• _CONSIGNE 1_: Recopiez à l'identique les lignes des enregistrements, depuis celle qui contient « At what distance from » jusqu'à la fin des enregistrements, ces deux bornes incluses.
• _CONSIGNE 2_: Prolongez le texte sur les jouets et l'égalité entre filles et garçons en reprenant juste après sa dernière phrase.

• _EXTRAIT À LIRE_:

Dans la logique des précédents travaux de notre délégation, il s'agit donc de préparer, dès l'enfance, une représentation égalitaire et ouverte de la société, permettant à chacun, homme ou femme, de développer librement son potentiel.

La délégation pense que ces recommandations ne seront efficaces que si elles mettent en oeuvre des stratégies de coopération entre les différents acteurs, et qu'elles concilient donc :

- la préoccupation des professionnels de l'industrie des jeux et jouets concernant le chiffre d'affaire du secteur ;

- le souhait des parents de « faire plaisir aux enfants » , qui demeure leur première motivation selon les professionnels du secteur ;

- la nécessité de faire participer les jouets à l'éducation des enfants et au développement de leurs apprentissages .

Aussi, les préconisations de la délégation seront de deux ordres :

-  elles visent à encourager les fabricants et les distributeurs de jouets qui permettent le développement et la présentation aux enfants de la plus large gamme de jouets possible, sans considération de codes sexués ;

- il s'agit aussi de sensibiliser l'ensemble des acteurs qui influencent le choix des jouets proposés aux enfants : les parents, bien sûr, mais aussi les professionnels de la petite enfance, les professeur(e)s des écoles et, plus généralement, toutes les personnes participant à l'encadrement des enfants.

1. Cinq incitations d'ordre économique pour encourager les fabricants et les distributeurs de jouets à privilégier les jouets dénués d'implication sexuée

Comme cela a été dit précédemment, l'objectif n'est pas de tendre vers un jouet ou un univers « neutre », dont l'utilisation pourrait susciter, comme l'a souligné Anne Dafflon Novelle le 27 novembre 2014, un rejet chez l'enfant, qui a besoin de repères sexués pour se construire .

La première recommandation favorisera la méthode d'autorégulation du secteur.

a) Première recommandation : mettre en place une charte de bonne pratique pour les grandes enseignes de distribution de jouets et les grands groupes de fabricants, pour que les jouets soient la première initiation à l'égalité

La signature d'une charte de bonne pratique par les entreprises privées dont les activités et les méthodes appliquent des engagements correspondant à des attentes sociétales, par exemple en termes de diversité ou de mixité est devenue une pratique courante, comme l'a souligné Brigitte Grésy lors de son audition du 27 novembre 2014.

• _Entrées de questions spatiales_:
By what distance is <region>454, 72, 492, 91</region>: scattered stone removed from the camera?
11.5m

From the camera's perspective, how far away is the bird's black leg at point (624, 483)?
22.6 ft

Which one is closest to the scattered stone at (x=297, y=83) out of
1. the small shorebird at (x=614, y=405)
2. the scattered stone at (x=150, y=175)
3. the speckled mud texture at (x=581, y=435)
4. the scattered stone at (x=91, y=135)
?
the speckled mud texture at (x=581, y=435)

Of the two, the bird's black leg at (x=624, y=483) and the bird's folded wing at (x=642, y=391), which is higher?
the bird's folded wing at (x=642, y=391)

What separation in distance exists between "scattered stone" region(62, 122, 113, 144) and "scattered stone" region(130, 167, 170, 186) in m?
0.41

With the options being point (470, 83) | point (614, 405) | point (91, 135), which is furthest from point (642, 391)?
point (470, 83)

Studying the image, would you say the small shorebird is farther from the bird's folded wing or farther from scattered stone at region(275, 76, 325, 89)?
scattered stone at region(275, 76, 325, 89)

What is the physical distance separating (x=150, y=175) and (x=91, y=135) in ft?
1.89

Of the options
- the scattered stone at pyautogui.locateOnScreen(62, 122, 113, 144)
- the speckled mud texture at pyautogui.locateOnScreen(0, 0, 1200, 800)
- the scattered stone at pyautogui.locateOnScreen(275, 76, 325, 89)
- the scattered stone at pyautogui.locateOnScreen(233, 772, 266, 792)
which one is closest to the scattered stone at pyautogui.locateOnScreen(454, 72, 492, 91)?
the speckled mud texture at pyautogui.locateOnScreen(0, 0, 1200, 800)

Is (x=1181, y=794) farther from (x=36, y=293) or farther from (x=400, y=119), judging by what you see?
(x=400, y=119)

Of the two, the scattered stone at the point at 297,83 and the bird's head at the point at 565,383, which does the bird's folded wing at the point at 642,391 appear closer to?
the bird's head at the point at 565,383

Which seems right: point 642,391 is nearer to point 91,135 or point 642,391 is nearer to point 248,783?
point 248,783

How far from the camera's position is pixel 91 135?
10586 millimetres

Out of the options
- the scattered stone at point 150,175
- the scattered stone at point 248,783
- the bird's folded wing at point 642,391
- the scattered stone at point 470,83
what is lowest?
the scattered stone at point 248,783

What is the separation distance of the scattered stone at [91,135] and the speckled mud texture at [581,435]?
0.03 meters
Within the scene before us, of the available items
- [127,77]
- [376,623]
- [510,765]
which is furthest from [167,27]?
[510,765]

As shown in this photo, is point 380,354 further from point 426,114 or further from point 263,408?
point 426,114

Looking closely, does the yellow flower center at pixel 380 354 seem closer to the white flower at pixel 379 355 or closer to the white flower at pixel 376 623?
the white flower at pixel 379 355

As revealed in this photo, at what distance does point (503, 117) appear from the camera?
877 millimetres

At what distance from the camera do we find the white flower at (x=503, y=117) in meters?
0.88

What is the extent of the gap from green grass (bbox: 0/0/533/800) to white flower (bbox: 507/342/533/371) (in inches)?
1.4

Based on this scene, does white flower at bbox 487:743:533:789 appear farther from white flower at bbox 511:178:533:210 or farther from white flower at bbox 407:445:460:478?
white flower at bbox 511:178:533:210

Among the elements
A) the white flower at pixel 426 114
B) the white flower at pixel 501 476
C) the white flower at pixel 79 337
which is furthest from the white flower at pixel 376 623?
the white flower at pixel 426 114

• _CORRIGÉ 1_:
At what distance from the camera do we find the white flower at (x=503, y=117) in meters?
0.88

What is the extent of the gap from green grass (bbox: 0/0/533/800) to white flower (bbox: 507/342/533/371) (in inches)?
1.4

Based on this scene, does white flower at bbox 487:743:533:789 appear farther from white flower at bbox 511:178:533:210 or farther from white flower at bbox 407:445:460:478?
white flower at bbox 511:178:533:210

Among the elements
A) the white flower at pixel 426 114
B) the white flower at pixel 501 476
C) the white flower at pixel 79 337
which is furthest from the white flower at pixel 376 623?
the white flower at pixel 426 114

• _CORRIGÉ 2_:
Ainsi de la signature en 2010 par 16 médias partenaires du Conseil supérieur de l'Audiovisuel (CSA) de la charte de la diversité.

À cet égard, la charte signée le 12 février 2012 par le CSA, le Syndicat de la presse magazine, le président d'Unicef France et le groupement d'intérêt public « Enfance en danger » a pour objet la protection des enfants dans les médias. Parmi ses objectifs figurent l'obligation d'éviter que l'image des enfants apparaisse dans une mise en scène hypersexualisée inappropriée à leur âge.

Cet objectif pourrait être repris parmi ceux qui figureraient dans la charte que nous nous proposons ici de soumettre à la filière du jouet.

Certains de nos interlocuteurs ont adhéré à cette idée appliquée au domaine du jouet, car elle s'appuie sur le principe de coresponsabilité des acteurs de la filière.

Interrogé sur la faisabilité de la charte, les représentants de la Fédération des commerçants spécialistes des jouets et produits de l'enfant (FCJPE) ont, le 4 décembre 2014, signalé l'existence et la diffusion d'une charte « du commerçant » dans les magasins de jouets.

Toutefois, cette charte du commerçant, qui nous a été transmise, donne des indications aux vendeurs, telles que « être à l'écoute de l'enfant » « proposer le meilleur choix à nos clients », ou « offrir le meilleur accueil possible en magasin » : elle ne sensibilise pas les responsables des magasins sur l'importance qu'il y a à présenter la plus large gamme de jouets aux acheteurs, sans considération de codes sexués.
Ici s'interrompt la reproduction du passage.